### Provided passage:
------------------------------------------------

Good luck! I just had my Orks teeth kicked in by a venom-spam army. He blew up two battlewagons and stunned a third with the luckiest dark lance shots I've ever seen. After that, it was just poison dakka into my boyz, and it was ugly. The worst loss I've suffered in tournament play possibly ever...


----------



## Jdojo18 (May 8, 2012)

Thanks, that was pretty helpful. I always run with hellhounds in my list and I have them outflanking with Creed alongside a platoon of autos and chimeras. I have an executioner, but I'll keep that in reserve so I can take out a few dark lances with my autos and hydras before I bring it on in turn two. I'm using tons of reserved units as well, so this should turn out pretty fun.


----------



## ARMYguy (Feb 8, 2012)

hey if you figure out a way to beat DE let me know, i still cant do it and iv played my friend's DE at least 30 times with IG.


----------



## Jdojo18 (May 8, 2012)

------------------------------------------------

### Problems and tasks:
A. Could you rewrite the forum thread from "## ARMYguy (Feb" to "times with IG.", replacing "DE" with "Dark Eldar"?
B. In the forum thread, how many battlewagons did the venom-spam army blow up?
The rows that follow have no connection to the forum thread.

### Dataset entries:
------------------------------------------------

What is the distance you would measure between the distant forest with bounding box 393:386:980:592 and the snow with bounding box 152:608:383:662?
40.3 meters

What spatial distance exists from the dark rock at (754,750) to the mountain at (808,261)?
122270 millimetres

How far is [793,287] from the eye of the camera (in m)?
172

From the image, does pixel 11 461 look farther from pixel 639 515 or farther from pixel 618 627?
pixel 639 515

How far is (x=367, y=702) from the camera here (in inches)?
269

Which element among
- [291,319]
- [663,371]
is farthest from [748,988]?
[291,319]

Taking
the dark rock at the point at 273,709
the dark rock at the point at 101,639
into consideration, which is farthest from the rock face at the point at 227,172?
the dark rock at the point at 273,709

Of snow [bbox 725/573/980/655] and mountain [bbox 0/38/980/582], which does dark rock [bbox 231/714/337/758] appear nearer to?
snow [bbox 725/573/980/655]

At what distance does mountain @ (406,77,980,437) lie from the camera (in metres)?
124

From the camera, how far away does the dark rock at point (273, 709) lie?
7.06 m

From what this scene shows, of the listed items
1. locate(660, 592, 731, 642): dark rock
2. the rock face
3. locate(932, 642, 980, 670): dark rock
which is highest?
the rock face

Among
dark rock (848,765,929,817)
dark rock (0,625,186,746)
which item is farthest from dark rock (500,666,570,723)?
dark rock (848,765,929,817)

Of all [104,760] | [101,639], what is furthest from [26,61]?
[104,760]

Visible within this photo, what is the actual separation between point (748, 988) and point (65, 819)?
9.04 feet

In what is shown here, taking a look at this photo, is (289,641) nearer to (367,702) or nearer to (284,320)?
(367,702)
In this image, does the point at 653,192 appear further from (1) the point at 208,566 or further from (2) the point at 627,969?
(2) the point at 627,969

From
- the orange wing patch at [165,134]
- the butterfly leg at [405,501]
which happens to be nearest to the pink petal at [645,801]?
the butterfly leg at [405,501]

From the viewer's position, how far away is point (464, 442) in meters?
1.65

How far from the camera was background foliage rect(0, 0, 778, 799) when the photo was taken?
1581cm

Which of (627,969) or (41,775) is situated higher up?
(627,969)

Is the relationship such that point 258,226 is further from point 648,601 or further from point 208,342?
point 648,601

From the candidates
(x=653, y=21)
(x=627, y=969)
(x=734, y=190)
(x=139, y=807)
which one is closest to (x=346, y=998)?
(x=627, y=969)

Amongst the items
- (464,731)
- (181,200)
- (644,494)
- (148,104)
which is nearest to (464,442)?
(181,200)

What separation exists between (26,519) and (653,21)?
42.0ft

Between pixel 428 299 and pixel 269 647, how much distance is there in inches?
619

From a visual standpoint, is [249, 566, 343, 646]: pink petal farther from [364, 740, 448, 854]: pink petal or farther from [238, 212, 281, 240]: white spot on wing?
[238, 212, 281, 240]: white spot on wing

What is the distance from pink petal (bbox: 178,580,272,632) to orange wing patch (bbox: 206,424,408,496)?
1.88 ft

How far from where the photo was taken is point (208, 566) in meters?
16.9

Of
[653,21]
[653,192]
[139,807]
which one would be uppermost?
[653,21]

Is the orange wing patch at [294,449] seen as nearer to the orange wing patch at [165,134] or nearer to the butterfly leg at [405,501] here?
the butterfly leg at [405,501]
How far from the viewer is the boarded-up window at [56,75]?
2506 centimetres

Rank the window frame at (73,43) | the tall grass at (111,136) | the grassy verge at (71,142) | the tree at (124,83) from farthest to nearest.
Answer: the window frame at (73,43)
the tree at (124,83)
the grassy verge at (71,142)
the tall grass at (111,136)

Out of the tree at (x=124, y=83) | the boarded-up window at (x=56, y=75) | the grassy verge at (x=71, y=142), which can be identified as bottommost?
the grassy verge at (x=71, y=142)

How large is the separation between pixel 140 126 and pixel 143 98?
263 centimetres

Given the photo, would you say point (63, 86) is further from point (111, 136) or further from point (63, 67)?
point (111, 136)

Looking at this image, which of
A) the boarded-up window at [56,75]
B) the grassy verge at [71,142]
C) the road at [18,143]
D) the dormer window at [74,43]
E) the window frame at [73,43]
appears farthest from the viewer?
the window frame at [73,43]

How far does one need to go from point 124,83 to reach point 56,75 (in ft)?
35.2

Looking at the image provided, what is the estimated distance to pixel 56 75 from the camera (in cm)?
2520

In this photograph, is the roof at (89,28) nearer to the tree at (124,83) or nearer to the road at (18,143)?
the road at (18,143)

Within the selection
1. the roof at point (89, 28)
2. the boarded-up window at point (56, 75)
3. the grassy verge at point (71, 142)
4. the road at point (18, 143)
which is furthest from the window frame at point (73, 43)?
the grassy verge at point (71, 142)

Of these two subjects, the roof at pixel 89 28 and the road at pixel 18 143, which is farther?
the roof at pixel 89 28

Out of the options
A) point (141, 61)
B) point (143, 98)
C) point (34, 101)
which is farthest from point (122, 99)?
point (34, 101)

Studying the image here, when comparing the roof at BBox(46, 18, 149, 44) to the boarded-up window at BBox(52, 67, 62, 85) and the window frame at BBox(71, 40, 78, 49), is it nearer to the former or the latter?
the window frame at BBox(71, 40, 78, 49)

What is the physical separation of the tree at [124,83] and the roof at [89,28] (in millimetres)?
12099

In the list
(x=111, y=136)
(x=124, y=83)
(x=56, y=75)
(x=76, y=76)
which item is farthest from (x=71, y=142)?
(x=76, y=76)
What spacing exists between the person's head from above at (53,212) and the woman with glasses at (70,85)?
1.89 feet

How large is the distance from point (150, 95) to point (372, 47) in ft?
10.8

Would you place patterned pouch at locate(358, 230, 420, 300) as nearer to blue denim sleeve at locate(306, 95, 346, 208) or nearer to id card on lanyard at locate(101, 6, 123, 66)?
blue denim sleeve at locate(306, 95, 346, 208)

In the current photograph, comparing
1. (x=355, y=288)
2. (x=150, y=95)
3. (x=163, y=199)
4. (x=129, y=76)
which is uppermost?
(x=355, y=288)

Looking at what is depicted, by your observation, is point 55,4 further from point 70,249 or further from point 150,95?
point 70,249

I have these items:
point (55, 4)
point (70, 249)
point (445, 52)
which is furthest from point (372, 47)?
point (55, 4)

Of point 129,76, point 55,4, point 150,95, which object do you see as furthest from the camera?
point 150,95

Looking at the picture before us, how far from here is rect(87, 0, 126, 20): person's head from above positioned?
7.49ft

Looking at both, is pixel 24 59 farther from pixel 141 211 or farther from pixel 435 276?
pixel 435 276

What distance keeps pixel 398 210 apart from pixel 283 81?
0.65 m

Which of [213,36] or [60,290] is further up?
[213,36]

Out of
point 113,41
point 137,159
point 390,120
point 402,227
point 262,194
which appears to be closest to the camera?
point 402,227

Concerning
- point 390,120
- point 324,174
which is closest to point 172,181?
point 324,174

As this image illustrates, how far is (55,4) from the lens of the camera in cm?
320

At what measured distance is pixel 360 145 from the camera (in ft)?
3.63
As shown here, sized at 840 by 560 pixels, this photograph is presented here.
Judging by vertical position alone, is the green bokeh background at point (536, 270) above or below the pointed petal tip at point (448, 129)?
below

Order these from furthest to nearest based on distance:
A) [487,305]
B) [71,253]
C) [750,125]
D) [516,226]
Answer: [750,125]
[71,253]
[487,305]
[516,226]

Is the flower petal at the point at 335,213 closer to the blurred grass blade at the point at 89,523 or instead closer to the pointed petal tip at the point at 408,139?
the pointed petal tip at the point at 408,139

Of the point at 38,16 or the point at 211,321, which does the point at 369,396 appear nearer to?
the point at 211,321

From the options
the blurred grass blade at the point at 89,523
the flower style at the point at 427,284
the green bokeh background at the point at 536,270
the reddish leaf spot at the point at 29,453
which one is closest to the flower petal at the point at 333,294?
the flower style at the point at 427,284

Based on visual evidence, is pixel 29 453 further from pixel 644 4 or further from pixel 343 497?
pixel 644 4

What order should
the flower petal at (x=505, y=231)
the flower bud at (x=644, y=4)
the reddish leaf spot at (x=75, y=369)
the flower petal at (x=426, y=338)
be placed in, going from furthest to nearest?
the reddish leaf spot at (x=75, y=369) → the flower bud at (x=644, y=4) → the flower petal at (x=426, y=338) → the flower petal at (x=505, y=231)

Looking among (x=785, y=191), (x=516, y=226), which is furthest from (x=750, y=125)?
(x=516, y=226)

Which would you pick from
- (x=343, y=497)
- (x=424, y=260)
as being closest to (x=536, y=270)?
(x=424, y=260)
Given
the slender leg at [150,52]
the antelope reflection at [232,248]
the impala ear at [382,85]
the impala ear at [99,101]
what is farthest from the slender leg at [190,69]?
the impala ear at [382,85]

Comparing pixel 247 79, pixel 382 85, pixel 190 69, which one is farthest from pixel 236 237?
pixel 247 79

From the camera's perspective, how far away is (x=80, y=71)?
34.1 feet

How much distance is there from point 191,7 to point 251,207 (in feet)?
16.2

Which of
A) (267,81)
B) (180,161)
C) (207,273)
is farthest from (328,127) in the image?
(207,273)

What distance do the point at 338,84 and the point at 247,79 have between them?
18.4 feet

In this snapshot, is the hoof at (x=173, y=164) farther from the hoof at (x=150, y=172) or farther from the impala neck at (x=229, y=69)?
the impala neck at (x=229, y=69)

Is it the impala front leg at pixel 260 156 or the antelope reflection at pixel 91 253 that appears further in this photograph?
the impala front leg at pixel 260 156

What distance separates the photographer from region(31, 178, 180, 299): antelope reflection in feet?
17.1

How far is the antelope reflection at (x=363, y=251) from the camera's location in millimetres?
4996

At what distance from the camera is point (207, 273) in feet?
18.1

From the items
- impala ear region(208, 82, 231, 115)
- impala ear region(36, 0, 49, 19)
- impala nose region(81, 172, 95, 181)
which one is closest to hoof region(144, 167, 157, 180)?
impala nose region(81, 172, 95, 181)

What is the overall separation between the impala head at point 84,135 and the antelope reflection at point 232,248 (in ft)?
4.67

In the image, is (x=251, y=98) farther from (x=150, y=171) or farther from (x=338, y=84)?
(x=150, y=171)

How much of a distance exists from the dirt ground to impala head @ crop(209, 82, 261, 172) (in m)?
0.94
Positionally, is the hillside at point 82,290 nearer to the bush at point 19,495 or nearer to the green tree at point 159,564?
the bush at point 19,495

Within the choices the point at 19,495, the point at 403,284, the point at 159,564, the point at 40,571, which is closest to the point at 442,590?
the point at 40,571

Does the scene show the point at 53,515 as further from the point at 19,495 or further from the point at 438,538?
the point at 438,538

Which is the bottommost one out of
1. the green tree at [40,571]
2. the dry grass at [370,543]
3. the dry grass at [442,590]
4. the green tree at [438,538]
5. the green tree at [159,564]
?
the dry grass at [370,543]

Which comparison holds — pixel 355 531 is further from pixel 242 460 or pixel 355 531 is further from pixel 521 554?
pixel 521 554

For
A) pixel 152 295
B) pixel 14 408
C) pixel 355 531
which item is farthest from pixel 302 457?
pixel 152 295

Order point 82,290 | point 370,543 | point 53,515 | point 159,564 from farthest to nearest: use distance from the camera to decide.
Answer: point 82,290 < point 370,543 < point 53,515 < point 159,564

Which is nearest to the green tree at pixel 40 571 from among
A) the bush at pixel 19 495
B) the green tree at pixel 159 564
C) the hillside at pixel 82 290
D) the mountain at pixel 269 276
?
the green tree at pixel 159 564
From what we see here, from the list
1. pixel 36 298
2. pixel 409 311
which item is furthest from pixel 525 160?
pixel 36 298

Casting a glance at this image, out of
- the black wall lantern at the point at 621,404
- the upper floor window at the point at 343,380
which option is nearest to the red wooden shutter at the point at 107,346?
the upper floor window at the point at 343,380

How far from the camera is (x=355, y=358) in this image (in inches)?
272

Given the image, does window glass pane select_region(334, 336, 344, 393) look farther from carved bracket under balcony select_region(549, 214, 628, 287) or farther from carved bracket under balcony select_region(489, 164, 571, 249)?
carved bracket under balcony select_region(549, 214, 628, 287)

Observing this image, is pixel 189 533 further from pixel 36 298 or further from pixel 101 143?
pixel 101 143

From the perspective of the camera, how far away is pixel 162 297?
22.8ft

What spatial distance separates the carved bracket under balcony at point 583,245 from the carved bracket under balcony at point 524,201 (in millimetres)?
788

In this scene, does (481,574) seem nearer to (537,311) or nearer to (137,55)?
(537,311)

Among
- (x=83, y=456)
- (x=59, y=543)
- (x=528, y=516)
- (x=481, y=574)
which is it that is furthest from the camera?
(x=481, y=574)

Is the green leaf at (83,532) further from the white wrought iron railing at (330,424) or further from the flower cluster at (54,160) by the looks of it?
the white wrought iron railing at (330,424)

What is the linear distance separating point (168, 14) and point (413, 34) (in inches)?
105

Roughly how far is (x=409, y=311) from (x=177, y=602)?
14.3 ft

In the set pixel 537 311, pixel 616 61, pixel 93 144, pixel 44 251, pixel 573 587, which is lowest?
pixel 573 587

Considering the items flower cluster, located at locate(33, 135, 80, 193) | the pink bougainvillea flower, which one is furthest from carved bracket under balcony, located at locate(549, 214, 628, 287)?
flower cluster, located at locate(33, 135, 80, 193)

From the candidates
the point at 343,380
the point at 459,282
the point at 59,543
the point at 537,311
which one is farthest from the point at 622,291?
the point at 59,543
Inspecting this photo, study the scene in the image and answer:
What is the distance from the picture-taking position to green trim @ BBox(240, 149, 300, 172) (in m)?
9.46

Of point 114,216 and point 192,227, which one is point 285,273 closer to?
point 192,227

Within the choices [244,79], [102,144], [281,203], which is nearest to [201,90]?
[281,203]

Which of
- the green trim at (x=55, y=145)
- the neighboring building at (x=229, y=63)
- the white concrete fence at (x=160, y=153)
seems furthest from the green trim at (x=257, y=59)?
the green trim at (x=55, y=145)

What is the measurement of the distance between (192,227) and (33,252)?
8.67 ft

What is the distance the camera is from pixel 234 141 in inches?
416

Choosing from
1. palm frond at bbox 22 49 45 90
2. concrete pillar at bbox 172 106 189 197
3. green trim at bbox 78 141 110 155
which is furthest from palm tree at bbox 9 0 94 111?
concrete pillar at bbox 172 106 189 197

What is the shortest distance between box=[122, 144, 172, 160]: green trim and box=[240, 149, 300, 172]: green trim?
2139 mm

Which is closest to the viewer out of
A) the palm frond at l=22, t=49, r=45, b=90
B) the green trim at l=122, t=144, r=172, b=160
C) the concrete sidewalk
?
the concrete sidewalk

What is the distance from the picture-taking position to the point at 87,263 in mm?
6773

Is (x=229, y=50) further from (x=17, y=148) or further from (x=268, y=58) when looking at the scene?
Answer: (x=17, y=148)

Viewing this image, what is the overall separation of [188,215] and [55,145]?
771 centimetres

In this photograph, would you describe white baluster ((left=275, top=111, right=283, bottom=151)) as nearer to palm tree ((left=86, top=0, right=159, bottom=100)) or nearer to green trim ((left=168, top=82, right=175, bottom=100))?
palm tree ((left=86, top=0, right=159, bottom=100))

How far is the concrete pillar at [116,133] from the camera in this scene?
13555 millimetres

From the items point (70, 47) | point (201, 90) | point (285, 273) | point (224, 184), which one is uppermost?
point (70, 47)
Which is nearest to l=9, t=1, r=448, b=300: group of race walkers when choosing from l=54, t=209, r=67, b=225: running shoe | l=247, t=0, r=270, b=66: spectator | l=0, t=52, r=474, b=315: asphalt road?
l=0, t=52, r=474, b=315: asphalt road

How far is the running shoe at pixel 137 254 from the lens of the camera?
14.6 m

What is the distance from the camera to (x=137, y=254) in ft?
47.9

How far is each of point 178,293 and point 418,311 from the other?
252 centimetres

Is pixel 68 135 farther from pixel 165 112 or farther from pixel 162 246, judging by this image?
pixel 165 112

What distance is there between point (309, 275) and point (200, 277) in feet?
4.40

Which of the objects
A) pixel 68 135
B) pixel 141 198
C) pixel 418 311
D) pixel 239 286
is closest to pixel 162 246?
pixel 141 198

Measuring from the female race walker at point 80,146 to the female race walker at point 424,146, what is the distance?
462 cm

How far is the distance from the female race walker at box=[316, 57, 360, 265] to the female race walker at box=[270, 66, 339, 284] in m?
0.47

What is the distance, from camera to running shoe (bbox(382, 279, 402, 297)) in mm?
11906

------------------------------------------------

### Answer list:
A.
## ARMYguy (Feb 8, 2012)

hey if you figure out a way to beat Dark Eldar let me know, i still cant do it and iv played my friend's Dark Eldar at least 30 times with IG.

B. Two.